Our students will be coming in with different experiences from each other in regards to academics, economics, social, etc. We need teachers who have a particular skill set and beliefs that can support all students to grow in our school. We were interested in screening candidates early enough to make sure that candidates interviewed and offered positions were the ones who actually have the mindsets we need to facilitate the building of a community across differences. We wanted to screen for close-mindedness, flexibility, hope, humility, implicit bias, and optimism. Stanford has designed a survey that effectively highlights those areas of interest and concern. We are using this survey to inform our teacher selection process.

 

Connecting with Families

We surveyed families who attended enrollment sessions to identify the values held across those who had shown interest in the type of school that Willie Brown is poised to become. We are using the expressed values – fun & laughter; growth & discovery; innovation & creativity—to inform the school structure, culture, and instruction.
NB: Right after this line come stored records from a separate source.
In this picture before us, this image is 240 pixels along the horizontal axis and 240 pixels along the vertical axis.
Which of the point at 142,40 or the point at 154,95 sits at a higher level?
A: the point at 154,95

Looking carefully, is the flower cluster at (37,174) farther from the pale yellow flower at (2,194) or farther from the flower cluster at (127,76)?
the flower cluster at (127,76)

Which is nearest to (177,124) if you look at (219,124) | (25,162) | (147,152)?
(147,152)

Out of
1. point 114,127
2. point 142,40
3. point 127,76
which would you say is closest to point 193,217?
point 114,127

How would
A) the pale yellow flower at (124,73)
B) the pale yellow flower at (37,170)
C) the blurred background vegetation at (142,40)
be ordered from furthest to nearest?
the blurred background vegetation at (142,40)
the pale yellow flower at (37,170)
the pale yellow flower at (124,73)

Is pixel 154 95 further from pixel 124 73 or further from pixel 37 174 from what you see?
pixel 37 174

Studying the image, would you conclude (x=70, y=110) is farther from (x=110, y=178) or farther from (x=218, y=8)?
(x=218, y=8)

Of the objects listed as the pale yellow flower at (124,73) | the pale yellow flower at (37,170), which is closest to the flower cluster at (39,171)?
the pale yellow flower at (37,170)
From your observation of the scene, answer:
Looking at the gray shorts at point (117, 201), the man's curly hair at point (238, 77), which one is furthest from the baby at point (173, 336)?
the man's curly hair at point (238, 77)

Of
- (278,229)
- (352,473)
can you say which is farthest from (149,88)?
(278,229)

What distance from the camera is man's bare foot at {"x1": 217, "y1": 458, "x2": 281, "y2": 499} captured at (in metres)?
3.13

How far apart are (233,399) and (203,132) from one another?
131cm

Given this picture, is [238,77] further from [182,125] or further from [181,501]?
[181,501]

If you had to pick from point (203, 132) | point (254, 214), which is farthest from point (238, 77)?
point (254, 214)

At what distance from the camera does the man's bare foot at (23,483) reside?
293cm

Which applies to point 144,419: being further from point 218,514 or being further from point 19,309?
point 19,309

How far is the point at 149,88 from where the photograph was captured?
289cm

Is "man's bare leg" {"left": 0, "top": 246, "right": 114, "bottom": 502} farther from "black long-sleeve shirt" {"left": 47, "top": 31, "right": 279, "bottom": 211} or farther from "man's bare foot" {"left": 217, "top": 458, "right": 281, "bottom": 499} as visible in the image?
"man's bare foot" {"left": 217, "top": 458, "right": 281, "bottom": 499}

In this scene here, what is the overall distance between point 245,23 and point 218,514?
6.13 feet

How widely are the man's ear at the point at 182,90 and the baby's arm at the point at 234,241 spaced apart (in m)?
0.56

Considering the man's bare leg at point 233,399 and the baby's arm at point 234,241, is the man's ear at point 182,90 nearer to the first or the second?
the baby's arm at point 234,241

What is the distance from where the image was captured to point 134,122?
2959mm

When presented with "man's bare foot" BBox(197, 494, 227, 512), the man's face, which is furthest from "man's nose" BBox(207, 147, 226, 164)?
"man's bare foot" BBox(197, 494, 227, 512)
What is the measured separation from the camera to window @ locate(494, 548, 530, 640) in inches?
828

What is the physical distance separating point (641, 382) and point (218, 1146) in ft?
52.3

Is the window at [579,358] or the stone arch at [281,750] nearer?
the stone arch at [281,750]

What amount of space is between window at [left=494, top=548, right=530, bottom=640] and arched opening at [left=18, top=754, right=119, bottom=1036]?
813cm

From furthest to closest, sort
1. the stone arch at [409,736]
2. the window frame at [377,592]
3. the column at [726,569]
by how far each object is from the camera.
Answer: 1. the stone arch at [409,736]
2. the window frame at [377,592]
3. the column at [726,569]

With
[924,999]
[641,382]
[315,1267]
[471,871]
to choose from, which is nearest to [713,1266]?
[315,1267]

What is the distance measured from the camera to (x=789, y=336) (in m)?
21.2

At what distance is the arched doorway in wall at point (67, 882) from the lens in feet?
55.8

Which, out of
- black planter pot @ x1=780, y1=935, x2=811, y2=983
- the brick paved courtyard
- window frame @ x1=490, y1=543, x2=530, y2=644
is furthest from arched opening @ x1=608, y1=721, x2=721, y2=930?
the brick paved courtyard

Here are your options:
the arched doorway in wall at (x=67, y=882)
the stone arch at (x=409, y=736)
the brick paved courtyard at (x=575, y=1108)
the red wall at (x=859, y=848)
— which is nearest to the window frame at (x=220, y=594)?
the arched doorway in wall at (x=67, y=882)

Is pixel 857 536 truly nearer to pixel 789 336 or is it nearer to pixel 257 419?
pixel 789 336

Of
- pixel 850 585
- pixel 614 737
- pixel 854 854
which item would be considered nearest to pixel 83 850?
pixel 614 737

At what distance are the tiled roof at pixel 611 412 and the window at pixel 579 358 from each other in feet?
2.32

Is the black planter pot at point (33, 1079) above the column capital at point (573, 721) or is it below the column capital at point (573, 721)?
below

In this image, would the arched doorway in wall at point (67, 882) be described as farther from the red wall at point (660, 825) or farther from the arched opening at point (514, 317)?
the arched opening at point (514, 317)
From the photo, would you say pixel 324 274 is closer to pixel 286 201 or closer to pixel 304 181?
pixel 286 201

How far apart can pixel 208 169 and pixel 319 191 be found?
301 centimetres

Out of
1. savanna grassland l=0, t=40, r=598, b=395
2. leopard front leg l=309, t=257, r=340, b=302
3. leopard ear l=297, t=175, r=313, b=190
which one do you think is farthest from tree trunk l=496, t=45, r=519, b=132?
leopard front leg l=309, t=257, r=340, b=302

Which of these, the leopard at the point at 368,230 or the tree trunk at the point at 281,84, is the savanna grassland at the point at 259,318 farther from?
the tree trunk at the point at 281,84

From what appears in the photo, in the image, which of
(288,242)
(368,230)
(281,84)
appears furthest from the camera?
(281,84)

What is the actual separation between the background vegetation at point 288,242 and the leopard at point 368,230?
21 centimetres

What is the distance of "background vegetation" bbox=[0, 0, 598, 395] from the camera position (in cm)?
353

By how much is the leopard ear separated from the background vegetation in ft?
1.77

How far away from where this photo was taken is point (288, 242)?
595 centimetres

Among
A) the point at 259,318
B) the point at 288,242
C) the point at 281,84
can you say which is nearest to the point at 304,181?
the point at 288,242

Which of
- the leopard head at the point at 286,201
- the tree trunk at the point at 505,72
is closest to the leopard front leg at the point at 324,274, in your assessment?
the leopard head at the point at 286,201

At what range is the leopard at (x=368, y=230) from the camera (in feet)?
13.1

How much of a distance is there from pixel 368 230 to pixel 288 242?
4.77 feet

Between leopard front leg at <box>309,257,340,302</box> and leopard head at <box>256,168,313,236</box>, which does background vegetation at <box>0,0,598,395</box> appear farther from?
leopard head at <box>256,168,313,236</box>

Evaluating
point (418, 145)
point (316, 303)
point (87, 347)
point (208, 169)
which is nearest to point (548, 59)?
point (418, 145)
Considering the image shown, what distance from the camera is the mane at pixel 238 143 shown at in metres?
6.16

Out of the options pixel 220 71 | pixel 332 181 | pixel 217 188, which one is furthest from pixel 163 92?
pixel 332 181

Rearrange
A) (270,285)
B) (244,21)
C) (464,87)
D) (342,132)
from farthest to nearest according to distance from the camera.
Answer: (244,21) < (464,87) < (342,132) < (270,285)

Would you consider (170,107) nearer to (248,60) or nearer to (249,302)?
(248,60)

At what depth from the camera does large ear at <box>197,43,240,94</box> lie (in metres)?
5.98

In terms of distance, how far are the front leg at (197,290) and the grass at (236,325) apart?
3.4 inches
The data from that survey found that families were very concerned with safety; for us, that would mean we need to prioritize building a sense of belonging and community at Willie Brown.

 

Looking Forward to Connecting with Students

Once Willie Brown opens its doors in the fall, we will continue to implement the social-psychological research throughout the year. We are developing a plan for implementing values affirmation interventions and self-efficacy surveys during high-stakes assessment periods. Along with these interventions, we expect to hold quality professional development sessions in partnership with Stanford to support the application of this research on a more regular basis.